What made Hezbollah particularly unpopular in the United States was a series of Hezbollah terror attacks against Americans in Lebanon during the last eight years of the Lebanese civil war. Most of these attacks were headline news in the United States and Europe. These attacks began in 1982 with the kidnapping of David Dodge, the president of the American University in Beirut. He was held for a year. In 1983 five American marines were wounded in hand grenade attack on Beirut International Airport. That was followed by a suicide truck bomb attack on the U.S. embassy that killed the CIA's Middle East Director and 83 others. In addition, 120 were wounded. That was followed by an attack on an American marine compound in Lebanon that left 241 Marines dead, and over a hundred wounded. The marines were there to try and quiet things down. In 1984 Malcolm Kerr, the new head of the American University of Beirut was killed by Hezbollah assassins. Later an American couple were kidnapped and held for 16 months. That was followed by a car bomb attack on the U.S. embassy that killed 80 (22 Americans) and wounded more than 200 (mostly Lebanese civilians). After that Hezbollah kidnapped, tortured and killed William Buckley, a diplomat at the U.S. embassy. Hezbollah also took credit for a bombing in Spain that hit a restaurant outside an American air base that killed 18 Americans and wounded 83. Later in the year, there was another bombing of the U.S. embassy in Lebanon that killed two Americans and wounded 21. That attack also killed 23 Lebanese and wounded over fifty. In 1985 an American journalist was kidnapped in Lebanon and held for six years. In 1986 Hezbollah kidnapped another head of the American University and held him for 44 months. Two other Americans were kidnapped and held for five years. In 1988 an American marine officer, working for the UN, was kidnapped and killed by Hezbollah. At the end of the year, Hezbollah bombed the American University in Beirut, killing 1 and wounding 12.

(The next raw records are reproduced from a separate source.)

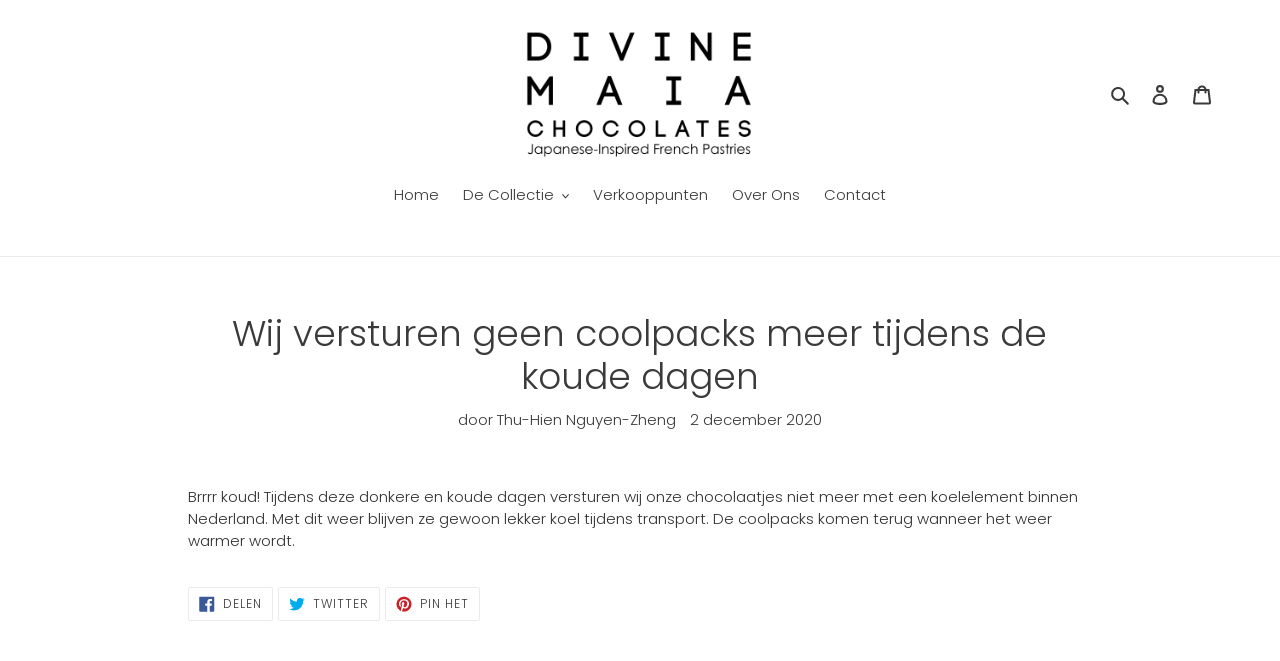

--- FILE ---
content_type: text/javascript; charset=utf-8
request_url: https://www.divinemaiachocolates.com/nl-lux/cart/update.js
body_size: 261
content:
{"token":"hWN7oKZqRbShNdM9eiQmZc7G?key=69f90cf2be25129f1c12bcda40b04e64","note":null,"attributes":{"language":"nl"},"original_total_price":0,"total_price":0,"total_discount":0,"total_weight":0.0,"item_count":0,"items":[],"requires_shipping":false,"currency":"EUR","items_subtotal_price":0,"cart_level_discount_applications":[],"discount_codes":[],"items_changelog":{"added":[]}}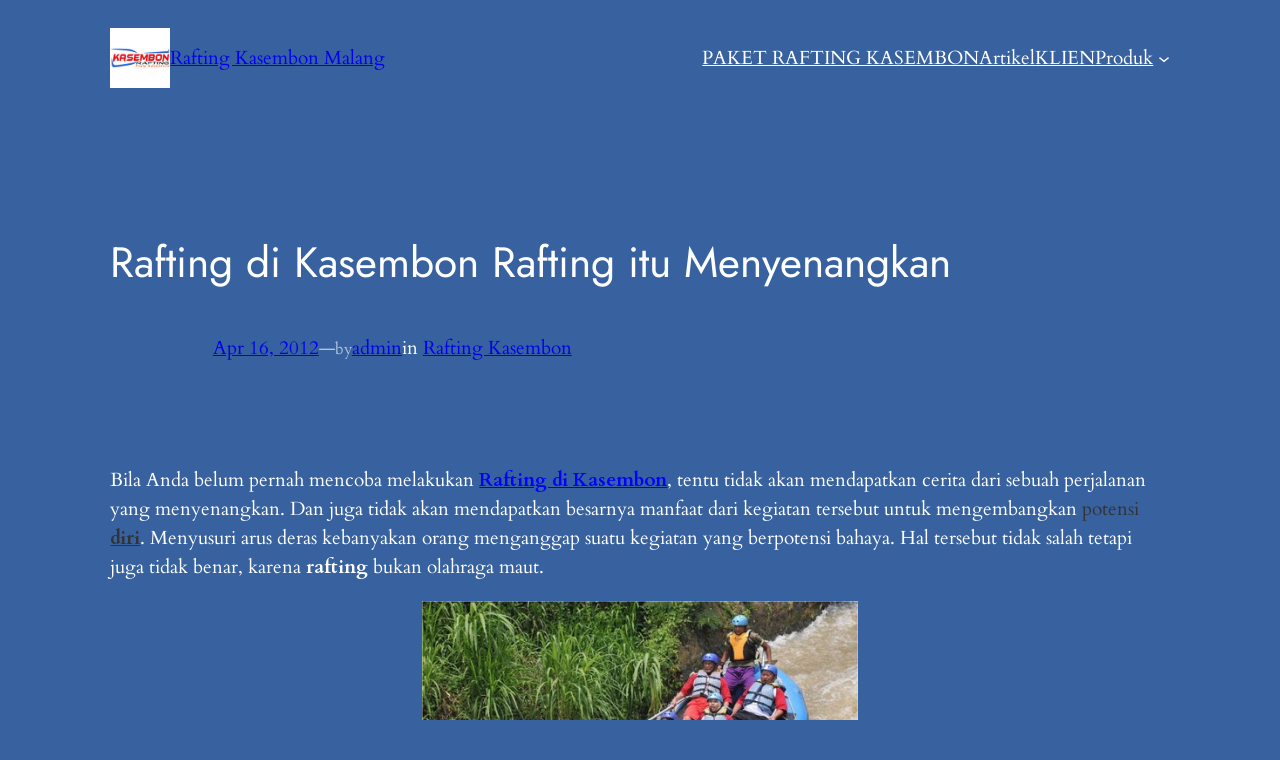

--- FILE ---
content_type: text/html; charset=utf-8
request_url: https://www.google.com/recaptcha/api2/aframe
body_size: 261
content:
<!DOCTYPE HTML><html><head><meta http-equiv="content-type" content="text/html; charset=UTF-8"></head><body><script nonce="AGORhKDZDAaW3KE6fZy8qQ">/** Anti-fraud and anti-abuse applications only. See google.com/recaptcha */ try{var clients={'sodar':'https://pagead2.googlesyndication.com/pagead/sodar?'};window.addEventListener("message",function(a){try{if(a.source===window.parent){var b=JSON.parse(a.data);var c=clients[b['id']];if(c){var d=document.createElement('img');d.src=c+b['params']+'&rc='+(localStorage.getItem("rc::a")?sessionStorage.getItem("rc::b"):"");window.document.body.appendChild(d);sessionStorage.setItem("rc::e",parseInt(sessionStorage.getItem("rc::e")||0)+1);localStorage.setItem("rc::h",'1769426186929');}}}catch(b){}});window.parent.postMessage("_grecaptcha_ready", "*");}catch(b){}</script></body></html>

This Hezbollah mayhem ended with the signing of a peace deal in 1990 to end the civil war. Hezbollah used the more peaceful environment to concentrate on helping the Shia Lebanese recover from the 15 years of fighting. This was largely financed by Iran which, at that time, was also supporting the Assad dictatorship. The Syrian connection was a side-effect of the 1980s war between Iraq and Iran. Syria, a Sunni majority state ruled by a Shia minority, believed it was best to openly side with Iran and that alliance continues into the 21st century. Since 2012 the Syria support has cost Iran a lot more than the Hezbollah subsidies and with the sanctions and lower oil prices, it was all more than Iran could afford. Something had to go and Hezbollah took the hit and now has to scramble to reorganize its financial and logistical arrangements. One beneficiary of all this is Israel, who is less likely to suffer another Hezbollah rocket attack, and the non-Shia majority in Lebanon who finds a growing threat (to Lebanese independence) suddenly diminished and getting weaker.